Barca: “Vivito y coleando”

No solo está en juego el resultado de un equipo de futbol, también, podría estar, en juego, la reputación y el estilo futbolístico de toda una época.

Novena minutos después en el Camp Nou, pasó lo que tenía pasar: el Barcelona está entre los 8 mejores equipos de Europa, el Manchester City va a casa y si este es el nivel de crisis de Lionel Messi entonces no habrá ningún problema.

El Barcelona resolvió con categoría el duelo de vuelta ante el City en los octavos de final de la Champions, con una actitud distinta a la que tuvo en la Liga ante el Valladolid el fin de semana y con un futbol que en esencia sigue apegándose a su doctrina. Todo ello llegó hoy justo cuando algunas voces de alarma presagiaban, por enésima ocasión en los últimos tiempos, el derrumbe del cuadro catalán, cuando los reflectores se avocaban al estado físico y mental del mejor futbolista del mundo y también cuando Franz Beckenbauer, una leyenda viviente del deporte de todos los tiempos, se atrevió a trastocar las fibras más sensibles del futbol, criticando el estilo blaugrana que ha marcado la época.

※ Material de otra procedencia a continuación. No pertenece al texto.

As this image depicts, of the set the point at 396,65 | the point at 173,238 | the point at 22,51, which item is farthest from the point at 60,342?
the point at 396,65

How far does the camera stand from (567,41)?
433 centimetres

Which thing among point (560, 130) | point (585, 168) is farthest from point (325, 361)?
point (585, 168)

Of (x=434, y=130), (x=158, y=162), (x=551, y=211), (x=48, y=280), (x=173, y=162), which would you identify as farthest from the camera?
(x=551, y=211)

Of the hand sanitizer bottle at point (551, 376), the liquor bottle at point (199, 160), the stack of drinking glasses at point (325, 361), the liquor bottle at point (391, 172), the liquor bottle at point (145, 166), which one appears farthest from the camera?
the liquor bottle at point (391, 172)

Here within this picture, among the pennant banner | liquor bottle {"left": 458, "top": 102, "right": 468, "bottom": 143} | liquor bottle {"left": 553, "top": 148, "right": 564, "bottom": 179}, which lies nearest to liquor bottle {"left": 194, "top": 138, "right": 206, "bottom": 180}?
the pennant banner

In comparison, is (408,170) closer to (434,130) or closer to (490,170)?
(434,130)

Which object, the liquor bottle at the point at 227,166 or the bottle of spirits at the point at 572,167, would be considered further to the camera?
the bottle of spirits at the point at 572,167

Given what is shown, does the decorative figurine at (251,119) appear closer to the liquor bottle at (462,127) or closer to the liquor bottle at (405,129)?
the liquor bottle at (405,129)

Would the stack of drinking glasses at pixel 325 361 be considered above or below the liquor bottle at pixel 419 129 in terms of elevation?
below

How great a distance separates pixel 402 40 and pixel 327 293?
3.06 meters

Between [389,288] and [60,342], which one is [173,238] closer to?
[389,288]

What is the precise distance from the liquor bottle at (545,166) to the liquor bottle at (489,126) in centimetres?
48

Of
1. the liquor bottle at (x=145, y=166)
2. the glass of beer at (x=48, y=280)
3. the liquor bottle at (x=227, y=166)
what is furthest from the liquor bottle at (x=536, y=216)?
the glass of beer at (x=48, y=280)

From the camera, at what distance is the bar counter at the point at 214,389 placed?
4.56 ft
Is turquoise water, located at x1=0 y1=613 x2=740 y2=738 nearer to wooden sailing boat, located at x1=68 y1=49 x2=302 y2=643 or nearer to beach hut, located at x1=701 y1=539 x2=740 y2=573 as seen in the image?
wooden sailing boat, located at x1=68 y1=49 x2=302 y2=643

En el plano individual, Messi y Neymar hicieron un gran esfuerzo para entenderse mejor y por correr y participar más, situación que terminó por contagiar al resto de sus compañeros. El Barca siguió teniendo el balón y siguió tratando de “tejer”, por grandes parajes del juego, su futbol articulado y explosivo. Sin ser el Barcelona de antes, volvió a ser un equipo que alcanzaba notas sobresalientes mientras buscaba la potería contraria.

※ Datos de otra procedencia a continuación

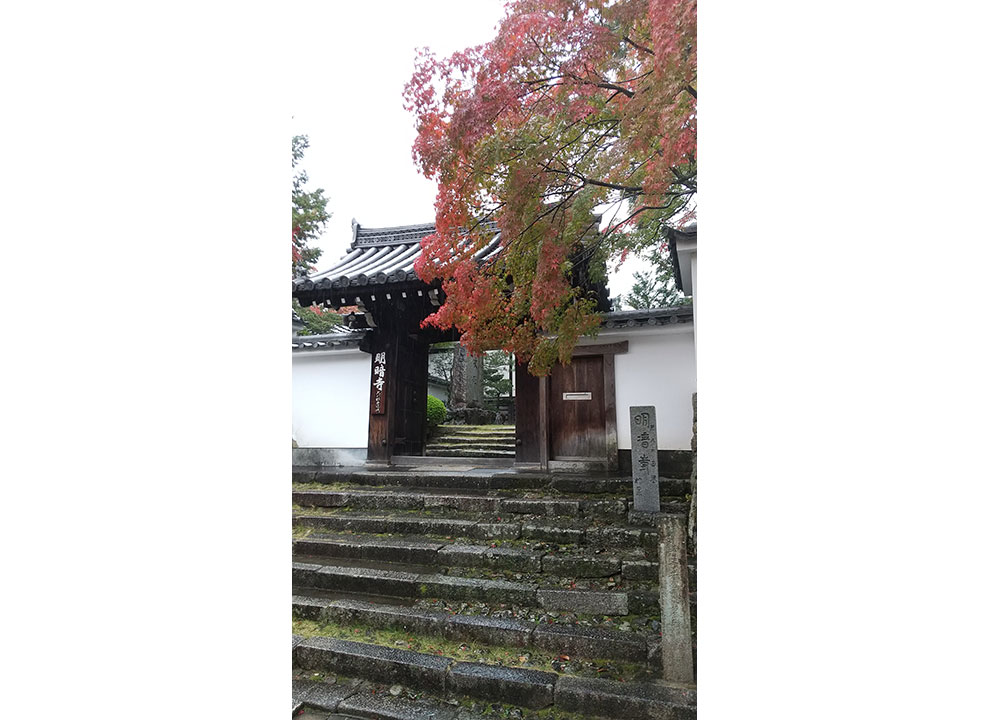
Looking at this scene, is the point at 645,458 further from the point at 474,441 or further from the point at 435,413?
the point at 435,413

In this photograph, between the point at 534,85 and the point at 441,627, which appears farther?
the point at 441,627

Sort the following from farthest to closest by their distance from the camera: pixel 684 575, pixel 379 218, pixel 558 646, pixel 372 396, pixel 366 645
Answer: pixel 372 396 → pixel 379 218 → pixel 366 645 → pixel 558 646 → pixel 684 575

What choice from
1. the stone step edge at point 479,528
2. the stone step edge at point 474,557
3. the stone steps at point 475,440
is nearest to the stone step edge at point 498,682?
the stone step edge at point 474,557

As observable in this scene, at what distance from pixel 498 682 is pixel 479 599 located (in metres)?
0.44

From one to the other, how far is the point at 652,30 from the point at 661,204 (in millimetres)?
450

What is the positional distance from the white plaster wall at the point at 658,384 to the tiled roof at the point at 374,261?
42.0 inches

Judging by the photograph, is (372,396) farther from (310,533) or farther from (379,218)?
(379,218)

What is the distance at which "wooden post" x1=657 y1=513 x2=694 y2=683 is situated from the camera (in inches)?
61.1

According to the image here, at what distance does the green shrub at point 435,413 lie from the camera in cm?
265

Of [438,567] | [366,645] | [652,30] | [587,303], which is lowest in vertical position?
[366,645]

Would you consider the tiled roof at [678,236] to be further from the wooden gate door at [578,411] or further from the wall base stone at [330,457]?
the wall base stone at [330,457]

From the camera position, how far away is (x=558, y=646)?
67.8 inches

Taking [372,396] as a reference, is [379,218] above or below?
above
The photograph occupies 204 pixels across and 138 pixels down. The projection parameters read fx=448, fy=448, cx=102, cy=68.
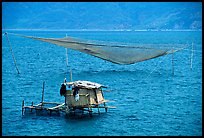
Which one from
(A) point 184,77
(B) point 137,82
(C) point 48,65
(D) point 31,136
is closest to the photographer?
(D) point 31,136

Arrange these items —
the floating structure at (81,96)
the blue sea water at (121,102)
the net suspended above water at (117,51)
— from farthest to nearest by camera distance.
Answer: the net suspended above water at (117,51) < the floating structure at (81,96) < the blue sea water at (121,102)

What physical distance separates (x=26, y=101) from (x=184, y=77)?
89.4ft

Si este es el Messi en crisis, el que anda distraído o el que se está cuidando las piernas para el verano, también es un Messi que puede ponerse a los hombros a un equipo y llevarlo a la obtención de trofeos. Me gustó su reacción ante la crítica y la manera en que respondió en el campo.

El Barça mantiene las aspiraciones de competir por el título europeo, donde el Bayern Múnich levanta la mano para ser su sucesor estadístico y moral, para seguir pensando que en la Liga y en la Copa puede jugarle al tú por tú y vencer al Real Madrid. El Barça puso las cosas en su sitio otra vez, normalizó las aguas y apaciguó la tormenta que, en un vaso de agua, a su alrededor, se estaba formando. El Barca tranquilizó a todos, envió un mensaje claro y contundente al Bayern, al Real Madrid y de paso a Heer Beckenbauer.